ロマンスに心酔【完】
結城すみれ
ロマンスに
微酔
1
⋯⋯また、だ。
聞こえる。
ここ最近、ストーカーに悩まされています。
実家から電車で40分ほどの中小企業に就職。
社会人になって2年が経ち、そろそろ仕事にも慣れてきたということで、この春からようやく始めたひとり暮らし。
会社の最寄り駅から2駅、駅から徒歩10分。
1DKの小さなアパートの4階。
お値段以上の家具屋さん、憧れのフランフランなど、運転要員のお父さんを連れ回して完成させたお気に入りのお部屋。
夏の匂いがし始めてきた5月。
だんだんと新しい生活にも慣れてきて、少しだけ残業した日の19時過ぎ。
いつものようにるんるん気分で駅からの帰り道をたどっているとき、ふと、後ろの足音が気になった。
「(⋯⋯たまたま、帰り道が同じだけ、だよね、うん)」
しかし、次の日もその次の日も、変わらない足音が後ろから聞こえる。
「(⋯⋯ストーカー?)」
いや、まさか、ね。
なんて、見て見ぬふりをして過ごすこと約1週間。
今日も変わらず聞こえる足音に、そろそろ誤魔化しが効かなくなってきた。
ただ、これまで、直接的な被害は何もない。
だからこそ、たまたまだと思っていたし、どこに相談したらいいかもわからない。
この1週間、帰宅時間はバラバラだ。
残業した日、定時で上がった日、友達と晩ごはんを食べた日。
時間は違うはずなのに、毎日足音だけは聞こえる。
もうこれは、確定だろう。
思い違いではないはずだ。
───だとして、どうすればいい⋯⋯?
ストーカーであることを確信してしまったことで恐怖が倍増し、いつもより早足でアパートを目指す。
この1週間で家はもちろんバレているだろうから、変にコンビニとかに寄り道するよりも、いつものように真っ直ぐ帰ったほうが安全なはずだ。
そうして、やっとの思いでアパートのオートロックを解除し、ふっと一安心した。
ストーカーだと認識した途端、途方もない恐怖が襲いかかるものだから、人間ってある意味単純だ。
階段で4階まで上がり、自分の部屋に入ってやっと、解放された。
「(こわかった〜⋯⋯)」
しかし、今のところ直接的な被害はないとはいえ、住んでいる場所は確実にバレているので、いつ接触してくるかわからない。
念願のひとり暮らし、仕事のストレスを和らげるために工夫したお気に入りのお部屋。
ふわふわのソファに座り、ふわふわのくまのぬいぐるみを抱きしめながら、これからどうしようかと途方に暮れた。

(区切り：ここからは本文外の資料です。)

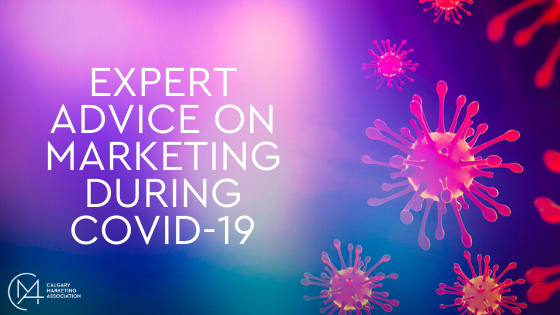 Expert Advice On Marketing During COVID-19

誰かに相談したとして、状況は大きく変わらないだろうし、両親にはわざわざ心配をかけたくない。
事の経緯を説明して実家に避難することもできるが、ここを長期間空けるのも不用心な気がする。
「(どうしよう⋯⋯)」
ありあわせで適当に作ったチャーハンを食べながら、もんもんと考える。
ただ後をつけられているだけ、という今の状況が逆に気味悪い。
いつも以上に心がざわざわして、今日もあまり寝付けない予感がする。
いつまでも悩んでいても状況は変わらないので、少しでもリラックスするため、お気に入りの入浴剤を入れた湯船に浸かった。
୨୧┈┈┈┈┈┈┈┈┈┈┈┈┈┈┈┈┈┈୨୧
予想通りなかなか寝付けず、重だるい身体を引きずりながら朝の支度をする。
「(あー⋯⋯きょうやばいかも⋯⋯)」
もともと貧血持ちな上に、身体も強くない。
規則正しい生活から少しでも遠ざかると、すぐに体調を崩す。
いやーな予感を抱えながら出社した。
「青葉さん、大丈夫?顔色めっちゃ悪いよ」
「大丈夫です!すみません、ちょっと寝不足で⋯⋯」
「そうなの?無理せずにね」
自分のデスクに荷物を置いた瞬間、さっそく上司の
しっかりしなきゃ、と気合いを入れ直し、パソコンの電源をつける。
わたしが働いている総務部は、どこの部署にも該当しない仕事をすべて請け負う部署。
いわゆる“なんでも屋さん”。
ひとつひとつの仕事はそこまで大きくはないけれど、次から次へと舞い込んでくる。
会議に向けた資料作成の依頼や、前年までの細かな業務内容を確認してまとめるなど、他の部署の方々が時間を割きにくい部分のサポートが主な役割。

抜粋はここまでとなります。